Records for this task:
- Opening Delimiter -
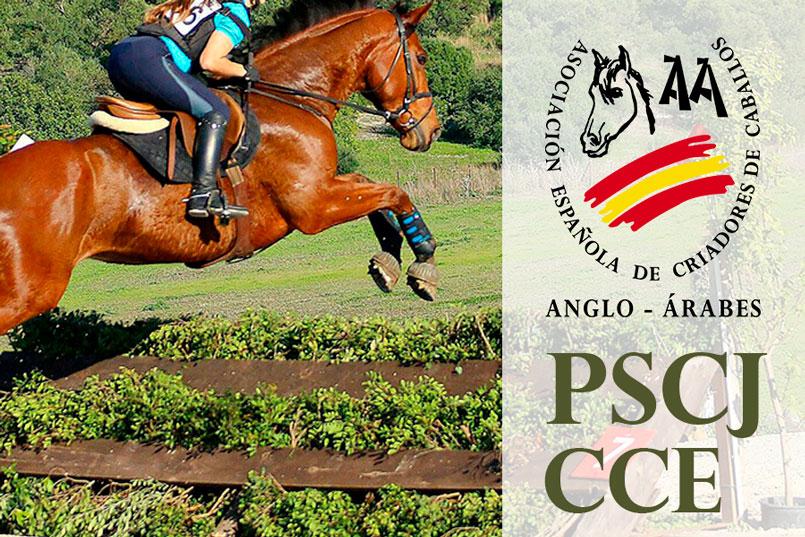 PSCJ de CCE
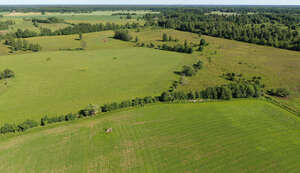 aerial voew of large fields in summer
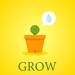 Lucky Cactus Grow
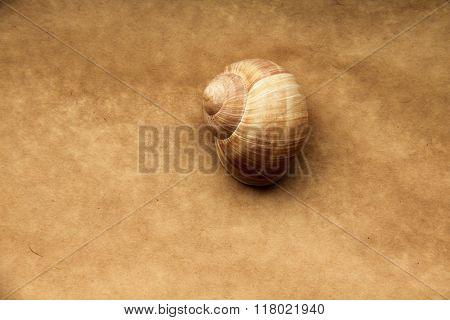 Shell Of Grape Snail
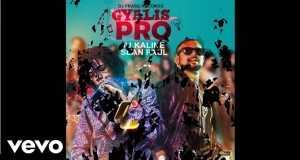 Gyalis Pro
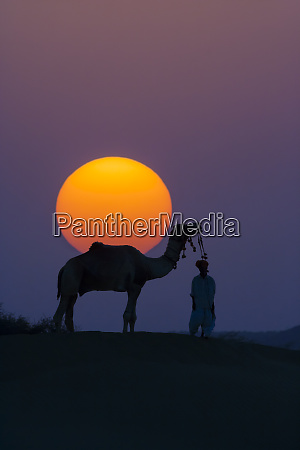 camel and person at sunset thar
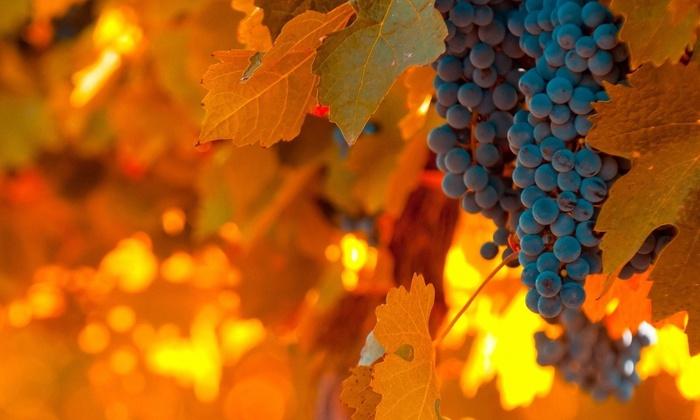 фотографии красивые осень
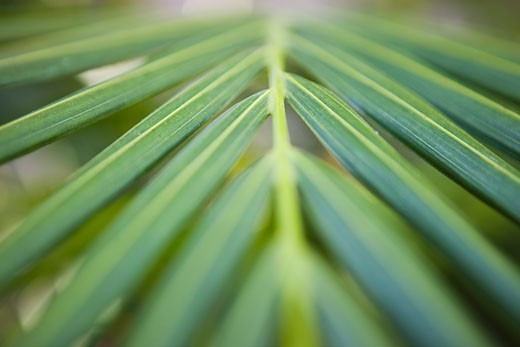 Stock Photo: 1828R-45221 Closeup of Palm Leaf
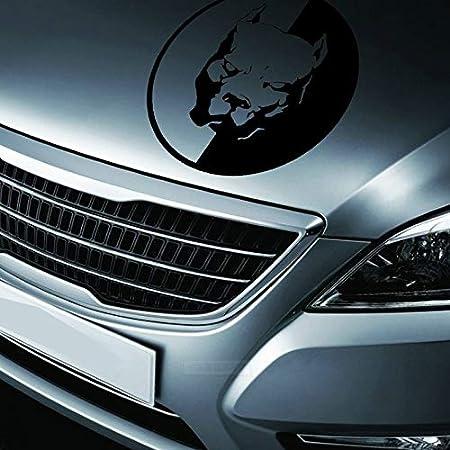 longyitrade 18x18cm Pitbull Design Vinile Impermeabile Rimovibile Modello di Auto Decalcomania 2#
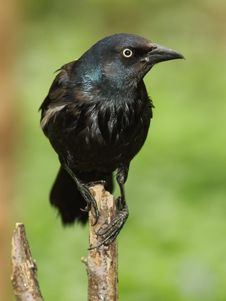 Free Common Grackle Stock Photos - 19619943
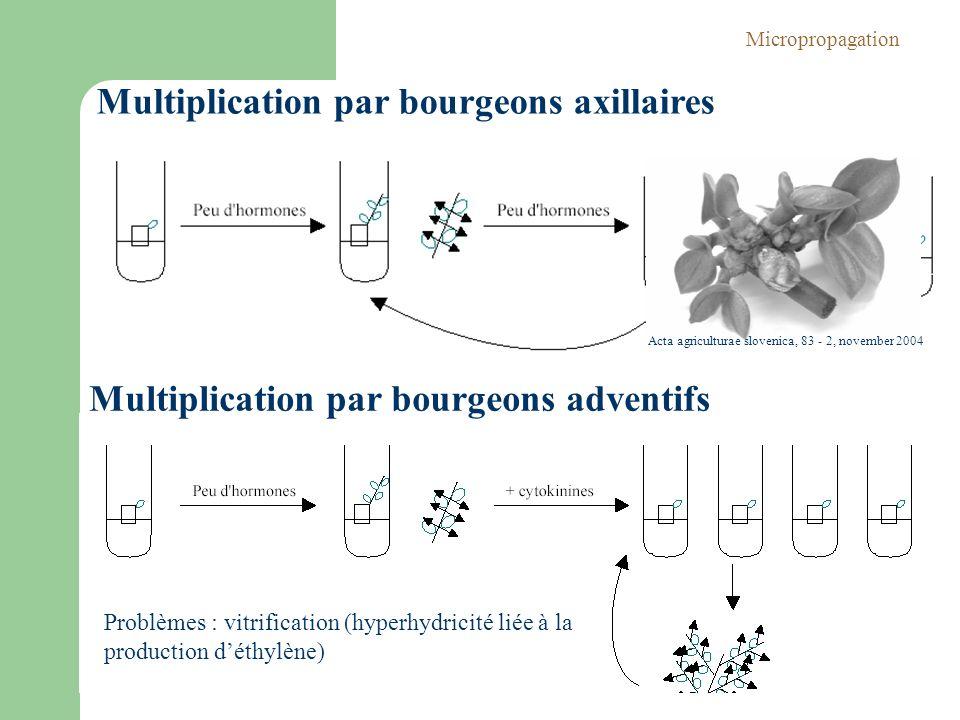 Multiplication par bourgeons axillaires Multiplication par bourgeons adventifs Problèmes : vitrification (hyperhydricité liée à la production déthylèn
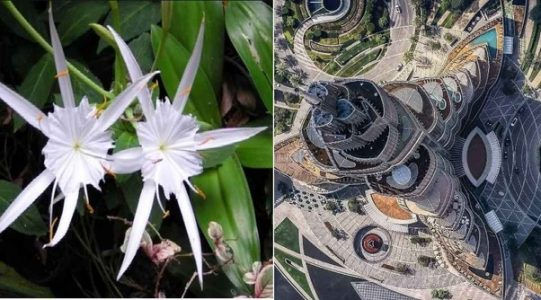 burj khalifa flower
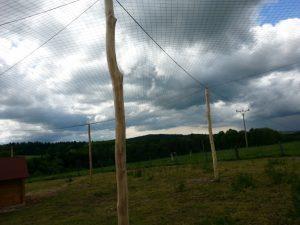 Voliérová síť na chov bažantů PET 55/1,4 mm černá - 2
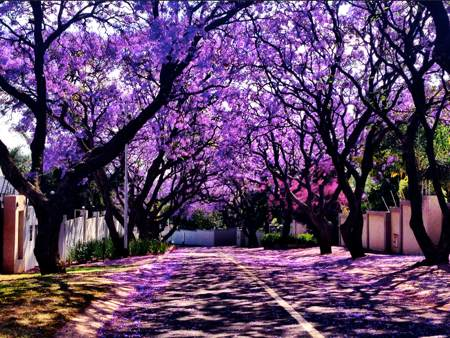 Jacarandas-October-in-Pretoria-South-Africa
- Closing Delimiter -
The answer must be an exact transcription of the lines from the one containing "Shell Of Grape Snail" through the last line of the records above, both included, with no pictures.

 Shell Of Grape Snail
 Gyalis Pro
 camel and person at sunset thar
 фотографии красивые осень
 Stock Photo: 1828R-45221 Closeup of Palm Leaf
 longyitrade 18x18cm Pitbull Design Vinile Impermeabile Rimovibile Modello di Auto Decalcomania 2#
 Free Common Grackle Stock Photos - 19619943
 Multiplication par bourgeons axillaires Multiplication par bourgeons adventifs Problèmes : vitrification (hyperhydricité liée à la production déthylèn
 burj khalifa flower
 Voliérová síť na chov bažantů PET 55/1,4 mm černá - 2
 Jacarandas-October-in-Pretoria-South-Africa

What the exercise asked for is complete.